- _Prompt A_
List every line in the entries that contains the string "rocky".

- _Document passage_
Of the name “Jesus,” and that it properly belongs to Christ

Jesus is the proper name of him who is God and man, and signifies Saviour; a name given to him not accidentally, nor by the judgment or will of man, but by the counsel and command of God. For the angel announced thus to Mary his mother: Behold thou shalt conceive in thy womb and shalt bring forth a son, and thou shalt call his name Jesus; and afterwards not only commanded Joseph, who was espoused to the Virgin, that he should call the child by that name, but also declared the reason why he should be so called: Joseph, says he, thou son of David, fear not to take unto thee Mary thy wife; for that which is conceived in her is of the Holy Ghost. And she shall bring forth a Son, and thou shalt call his name Jesus, for he shall save his people from their sins.

Data items
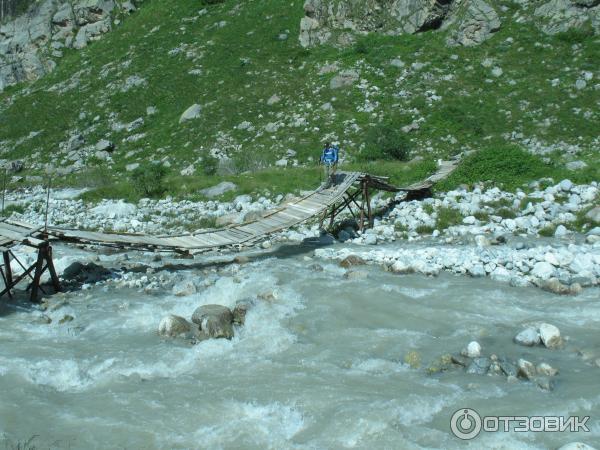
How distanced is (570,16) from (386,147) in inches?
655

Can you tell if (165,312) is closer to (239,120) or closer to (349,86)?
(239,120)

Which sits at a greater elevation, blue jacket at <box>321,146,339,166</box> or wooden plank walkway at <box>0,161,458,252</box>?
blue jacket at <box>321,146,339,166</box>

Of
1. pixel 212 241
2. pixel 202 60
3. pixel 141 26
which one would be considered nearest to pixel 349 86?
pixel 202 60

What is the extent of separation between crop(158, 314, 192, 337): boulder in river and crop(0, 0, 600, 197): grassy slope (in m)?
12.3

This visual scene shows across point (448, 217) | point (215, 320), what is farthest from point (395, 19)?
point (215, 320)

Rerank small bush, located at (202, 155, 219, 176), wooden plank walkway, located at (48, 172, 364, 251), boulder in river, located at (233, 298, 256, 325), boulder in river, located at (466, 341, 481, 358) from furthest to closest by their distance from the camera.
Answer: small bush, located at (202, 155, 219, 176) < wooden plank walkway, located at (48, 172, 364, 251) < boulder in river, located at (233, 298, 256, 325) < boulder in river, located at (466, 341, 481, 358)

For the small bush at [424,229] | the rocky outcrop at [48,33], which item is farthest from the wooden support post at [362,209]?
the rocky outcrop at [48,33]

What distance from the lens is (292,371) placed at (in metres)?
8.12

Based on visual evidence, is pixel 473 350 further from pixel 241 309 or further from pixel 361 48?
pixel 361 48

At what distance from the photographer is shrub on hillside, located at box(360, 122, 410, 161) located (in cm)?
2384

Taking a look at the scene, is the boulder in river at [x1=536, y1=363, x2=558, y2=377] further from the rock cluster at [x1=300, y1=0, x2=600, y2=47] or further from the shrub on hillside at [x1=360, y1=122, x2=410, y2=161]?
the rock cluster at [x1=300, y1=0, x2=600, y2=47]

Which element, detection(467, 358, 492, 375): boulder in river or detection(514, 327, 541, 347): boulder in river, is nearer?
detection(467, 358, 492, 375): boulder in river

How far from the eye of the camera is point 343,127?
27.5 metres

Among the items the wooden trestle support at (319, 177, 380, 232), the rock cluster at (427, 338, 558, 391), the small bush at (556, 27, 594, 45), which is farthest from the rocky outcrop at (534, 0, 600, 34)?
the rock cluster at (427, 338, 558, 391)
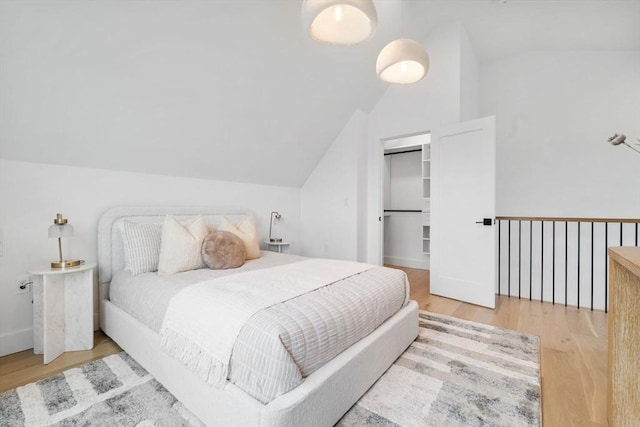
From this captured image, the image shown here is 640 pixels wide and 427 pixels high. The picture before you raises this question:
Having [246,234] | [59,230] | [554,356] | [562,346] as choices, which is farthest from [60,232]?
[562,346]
---
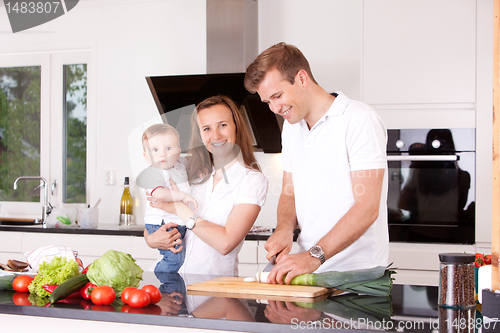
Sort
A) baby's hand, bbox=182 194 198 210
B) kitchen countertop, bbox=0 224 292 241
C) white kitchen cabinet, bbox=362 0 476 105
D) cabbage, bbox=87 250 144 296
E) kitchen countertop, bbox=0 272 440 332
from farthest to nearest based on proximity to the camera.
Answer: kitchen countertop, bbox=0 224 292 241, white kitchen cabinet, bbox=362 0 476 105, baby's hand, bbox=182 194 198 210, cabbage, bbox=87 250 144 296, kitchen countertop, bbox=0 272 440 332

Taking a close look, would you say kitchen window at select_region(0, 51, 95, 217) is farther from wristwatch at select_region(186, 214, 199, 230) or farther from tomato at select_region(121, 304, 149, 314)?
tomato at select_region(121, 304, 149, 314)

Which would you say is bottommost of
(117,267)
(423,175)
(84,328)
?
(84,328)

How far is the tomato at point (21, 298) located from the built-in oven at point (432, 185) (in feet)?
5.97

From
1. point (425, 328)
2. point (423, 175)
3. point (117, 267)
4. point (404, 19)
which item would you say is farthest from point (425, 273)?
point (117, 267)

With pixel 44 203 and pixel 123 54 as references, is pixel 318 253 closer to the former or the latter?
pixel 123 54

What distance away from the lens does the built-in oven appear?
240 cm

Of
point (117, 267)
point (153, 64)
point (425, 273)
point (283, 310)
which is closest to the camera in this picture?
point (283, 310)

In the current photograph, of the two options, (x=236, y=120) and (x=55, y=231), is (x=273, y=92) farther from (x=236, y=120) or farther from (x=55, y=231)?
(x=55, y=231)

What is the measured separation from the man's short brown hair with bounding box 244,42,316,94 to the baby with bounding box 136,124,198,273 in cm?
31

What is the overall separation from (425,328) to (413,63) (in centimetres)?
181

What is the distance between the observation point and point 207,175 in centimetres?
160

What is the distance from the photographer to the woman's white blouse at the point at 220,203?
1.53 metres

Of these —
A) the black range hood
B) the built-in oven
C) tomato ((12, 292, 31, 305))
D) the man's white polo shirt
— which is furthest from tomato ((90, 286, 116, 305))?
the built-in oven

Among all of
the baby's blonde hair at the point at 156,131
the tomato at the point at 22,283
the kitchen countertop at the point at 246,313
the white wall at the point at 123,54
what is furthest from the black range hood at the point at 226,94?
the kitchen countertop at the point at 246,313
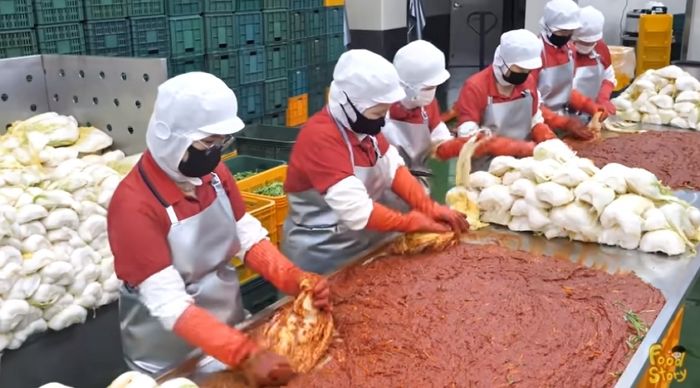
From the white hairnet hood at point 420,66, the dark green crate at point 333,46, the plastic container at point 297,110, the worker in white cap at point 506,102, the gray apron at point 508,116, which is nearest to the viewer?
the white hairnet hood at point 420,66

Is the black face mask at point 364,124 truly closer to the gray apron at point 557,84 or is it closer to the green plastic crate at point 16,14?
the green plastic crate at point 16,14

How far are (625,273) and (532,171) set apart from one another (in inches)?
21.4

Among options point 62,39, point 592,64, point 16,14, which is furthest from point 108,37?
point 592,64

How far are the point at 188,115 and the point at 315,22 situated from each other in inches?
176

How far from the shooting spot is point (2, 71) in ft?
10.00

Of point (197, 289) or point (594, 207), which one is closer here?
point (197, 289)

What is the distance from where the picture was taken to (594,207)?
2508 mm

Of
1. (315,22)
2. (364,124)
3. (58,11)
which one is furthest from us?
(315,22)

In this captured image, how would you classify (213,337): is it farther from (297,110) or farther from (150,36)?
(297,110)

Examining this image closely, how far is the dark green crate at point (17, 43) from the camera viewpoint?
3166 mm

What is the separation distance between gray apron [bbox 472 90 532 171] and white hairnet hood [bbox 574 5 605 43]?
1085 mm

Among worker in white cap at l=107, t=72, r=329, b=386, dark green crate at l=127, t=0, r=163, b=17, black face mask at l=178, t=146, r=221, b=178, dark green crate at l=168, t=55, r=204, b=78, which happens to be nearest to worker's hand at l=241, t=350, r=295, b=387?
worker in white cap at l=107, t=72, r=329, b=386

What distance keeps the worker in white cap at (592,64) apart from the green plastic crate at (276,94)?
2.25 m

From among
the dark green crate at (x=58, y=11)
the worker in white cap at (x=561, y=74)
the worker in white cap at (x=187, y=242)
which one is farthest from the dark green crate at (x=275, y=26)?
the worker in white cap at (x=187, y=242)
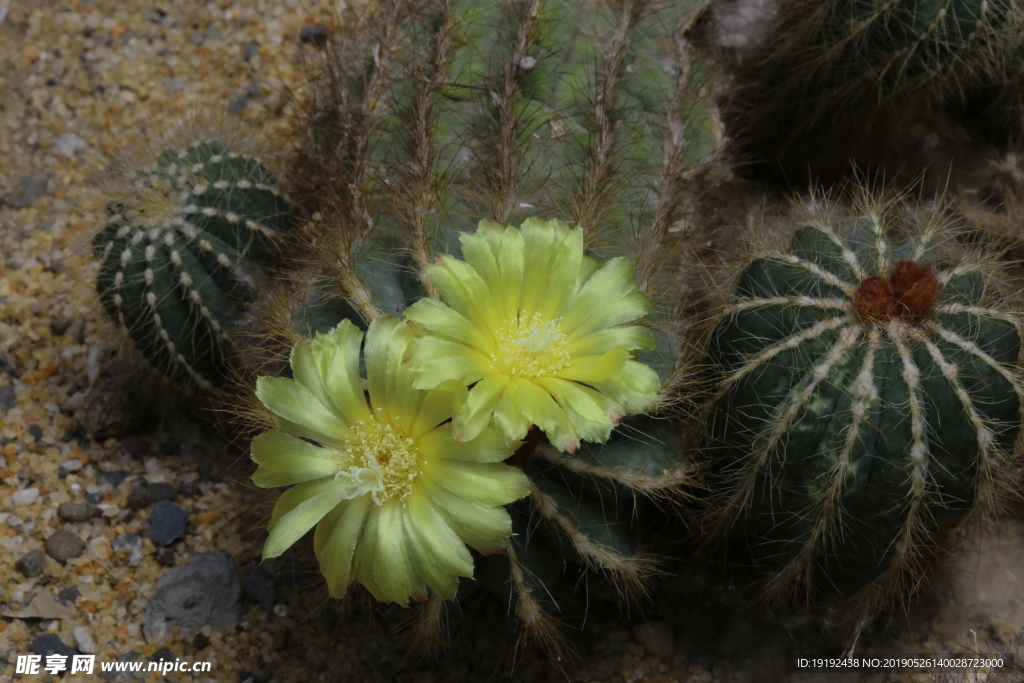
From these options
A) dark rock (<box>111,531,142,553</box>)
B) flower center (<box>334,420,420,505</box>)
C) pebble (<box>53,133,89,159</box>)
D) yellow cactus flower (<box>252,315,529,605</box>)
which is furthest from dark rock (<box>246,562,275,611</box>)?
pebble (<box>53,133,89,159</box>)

- _Prompt B_
Copy the passage on the name Jesus verbatim between "Jesus is the" and "from their sins.", inclusive.

- _Output A_
For the small bush at [424,229] | the rocky outcrop at [48,33], which item is farthest from the wooden support post at [362,209]?
the rocky outcrop at [48,33]
Among the items the wooden trestle support at (319, 177, 380, 232), the rock cluster at (427, 338, 558, 391), the small bush at (556, 27, 594, 45), which is farthest from the rocky outcrop at (534, 0, 600, 34)?

- _Output B_
Jesus is the proper name of him who is God and man, and signifies Saviour; a name given to him not accidentally, nor by the judgment or will of man, but by the counsel and command of God. For the angel announced thus to Mary his mother: Behold thou shalt conceive in thy womb and shalt bring forth a son, and thou shalt call his name Jesus; and afterwards not only commanded Joseph, who was espoused to the Virgin, that he should call the child by that name, but also declared the reason why he should be so called: Joseph, says he, thou son of David, fear not to take unto thee Mary thy wife; for that which is conceived in her is of the Holy Ghost. And she shall bring forth a Son, and thou shalt call his name Jesus, for he shall save his people from their sins.